Rewrite the material below, swapping every "legend" for "key" and leaving everything else unchanged.

Stored data entries:
####################

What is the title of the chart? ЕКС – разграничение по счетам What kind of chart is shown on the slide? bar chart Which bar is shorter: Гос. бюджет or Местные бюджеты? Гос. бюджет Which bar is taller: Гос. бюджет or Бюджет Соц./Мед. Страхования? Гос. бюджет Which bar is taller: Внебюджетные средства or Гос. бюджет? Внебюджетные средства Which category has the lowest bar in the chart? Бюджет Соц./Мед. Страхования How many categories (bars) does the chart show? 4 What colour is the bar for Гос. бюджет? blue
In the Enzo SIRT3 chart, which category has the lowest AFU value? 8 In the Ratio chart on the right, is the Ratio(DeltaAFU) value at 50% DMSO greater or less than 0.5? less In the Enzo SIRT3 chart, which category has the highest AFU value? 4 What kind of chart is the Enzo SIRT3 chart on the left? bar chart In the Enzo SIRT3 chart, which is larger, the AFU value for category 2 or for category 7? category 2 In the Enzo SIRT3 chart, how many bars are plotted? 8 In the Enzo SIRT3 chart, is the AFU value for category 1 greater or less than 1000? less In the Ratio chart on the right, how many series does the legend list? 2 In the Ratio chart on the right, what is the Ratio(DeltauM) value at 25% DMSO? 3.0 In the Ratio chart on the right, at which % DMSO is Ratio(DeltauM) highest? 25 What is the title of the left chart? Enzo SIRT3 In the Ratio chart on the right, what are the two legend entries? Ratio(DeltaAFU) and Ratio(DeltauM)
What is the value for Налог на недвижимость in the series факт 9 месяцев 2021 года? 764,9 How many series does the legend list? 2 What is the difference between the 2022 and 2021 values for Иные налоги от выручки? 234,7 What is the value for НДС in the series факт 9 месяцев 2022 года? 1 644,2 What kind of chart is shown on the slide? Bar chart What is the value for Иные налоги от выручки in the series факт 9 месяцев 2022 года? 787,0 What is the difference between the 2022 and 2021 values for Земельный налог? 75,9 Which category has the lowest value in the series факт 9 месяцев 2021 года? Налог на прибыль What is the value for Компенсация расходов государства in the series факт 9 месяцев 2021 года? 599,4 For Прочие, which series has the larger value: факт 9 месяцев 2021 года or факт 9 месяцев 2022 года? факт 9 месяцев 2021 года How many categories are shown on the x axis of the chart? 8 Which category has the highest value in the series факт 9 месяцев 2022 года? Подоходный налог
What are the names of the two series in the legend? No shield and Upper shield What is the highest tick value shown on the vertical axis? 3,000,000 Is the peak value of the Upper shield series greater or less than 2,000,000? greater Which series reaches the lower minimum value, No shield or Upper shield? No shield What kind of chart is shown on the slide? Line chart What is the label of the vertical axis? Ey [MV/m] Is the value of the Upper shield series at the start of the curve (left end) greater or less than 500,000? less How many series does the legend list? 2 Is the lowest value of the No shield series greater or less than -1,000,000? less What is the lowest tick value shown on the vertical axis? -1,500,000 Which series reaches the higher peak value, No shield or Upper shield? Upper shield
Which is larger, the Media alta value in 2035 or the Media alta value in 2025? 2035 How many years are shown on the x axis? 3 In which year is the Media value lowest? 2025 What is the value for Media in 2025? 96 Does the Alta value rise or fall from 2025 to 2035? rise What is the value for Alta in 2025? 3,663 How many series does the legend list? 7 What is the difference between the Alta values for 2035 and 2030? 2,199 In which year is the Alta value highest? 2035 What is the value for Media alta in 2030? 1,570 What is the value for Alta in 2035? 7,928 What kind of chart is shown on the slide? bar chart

####################

Answer for this exercise:
What is the title of the chart? ЕКС – разграничение по счетам What kind of chart is shown on the slide? bar chart Which bar is shorter: Гос. бюджет or Местные бюджеты? Гос. бюджет Which bar is taller: Гос. бюджет or Бюджет Соц./Мед. Страхования? Гос. бюджет Which bar is taller: Внебюджетные средства or Гос. бюджет? Внебюджетные средства Which category has the lowest bar in the chart? Бюджет Соц./Мед. Страхования How many categories (bars) does the chart show? 4 What colour is the bar for Гос. бюджет? blue
In the Enzo SIRT3 chart, which category has the lowest AFU value? 8 In the Ratio chart on the right, is the Ratio(DeltaAFU) value at 50% DMSO greater or less than 0.5? less In the Enzo SIRT3 chart, which category has the highest AFU value? 4 What kind of chart is the Enzo SIRT3 chart on the left? bar chart In the Enzo SIRT3 chart, which is larger, the AFU value for category 2 or for category 7? category 2 In the Enzo SIRT3 chart, how many bars are plotted? 8 In the Enzo SIRT3 chart, is the AFU value for category 1 greater or less than 1000? less In the Ratio chart on the right, how many series does the key list? 2 In the Ratio chart on the right, what is the Ratio(DeltauM) value at 25% DMSO? 3.0 In the Ratio chart on the right, at which % DMSO is Ratio(DeltauM) highest? 25 What is the title of the left chart? Enzo SIRT3 In the Ratio chart on the right, what are the two key entries? Ratio(DeltaAFU) and Ratio(DeltauM)
What is the value for Налог на недвижимость in the series факт 9 месяцев 2021 года? 764,9 How many series does the key list? 2 What is the difference between the 2022 and 2021 values for Иные налоги от выручки? 234,7 What is the value for НДС in the series факт 9 месяцев 2022 года? 1 644,2 What kind of chart is shown on the slide? Bar chart What is the value for Иные налоги от выручки in the series факт 9 месяцев 2022 года? 787,0 What is the difference between the 2022 and 2021 values for Земельный налог? 75,9 Which category has the lowest value in the series факт 9 месяцев 2021 года? Налог на прибыль What is the value for Компенсация расходов государства in the series факт 9 месяцев 2021 года? 599,4 For Прочие, which series has the larger value: факт 9 месяцев 2021 года or факт 9 месяцев 2022 года? факт 9 месяцев 2021 года How many categories are shown on the x axis of the chart? 8 Which category has the highest value in the series факт 9 месяцев 2022 года? Подоходный налог
What are the names of the two series in the key? No shield and Upper shield What is the highest tick value shown on the vertical axis? 3,000,000 Is the peak value of the Upper shield series greater or less than 2,000,000? greater Which series reaches the lower minimum value, No shield or Upper shield? No shield What kind of chart is shown on the slide? Line chart What is the label of the vertical axis? Ey [MV/m] Is the value of the Upper shield series at the start of the curve (left end) greater or less than 500,000? less How many series does the key list? 2 Is the lowest value of the No shield series greater or less than -1,000,000? less What is the lowest tick value shown on the vertical axis? -1,500,000 Which series reaches the higher peak value, No shield or Upper shield? Upper shield
Which is larger, the Media alta value in 2035 or the Media alta value in 2025? 2035 How many years are shown on the x axis? 3 In which year is the Media value lowest? 2025 What is the value for Media in 2025? 96 Does the Alta value rise or fall from 2025 to 2035? rise What is the value for Alta in 2025? 3,663 How many series does the key list? 7 What is the difference between the Alta values for 2035 and 2030? 2,199 In which year is the Alta value highest? 2035 What is the value for Media alta in 2030? 1,570 What is the value for Alta in 2035? 7,928 What kind of chart is shown on the slide? bar chart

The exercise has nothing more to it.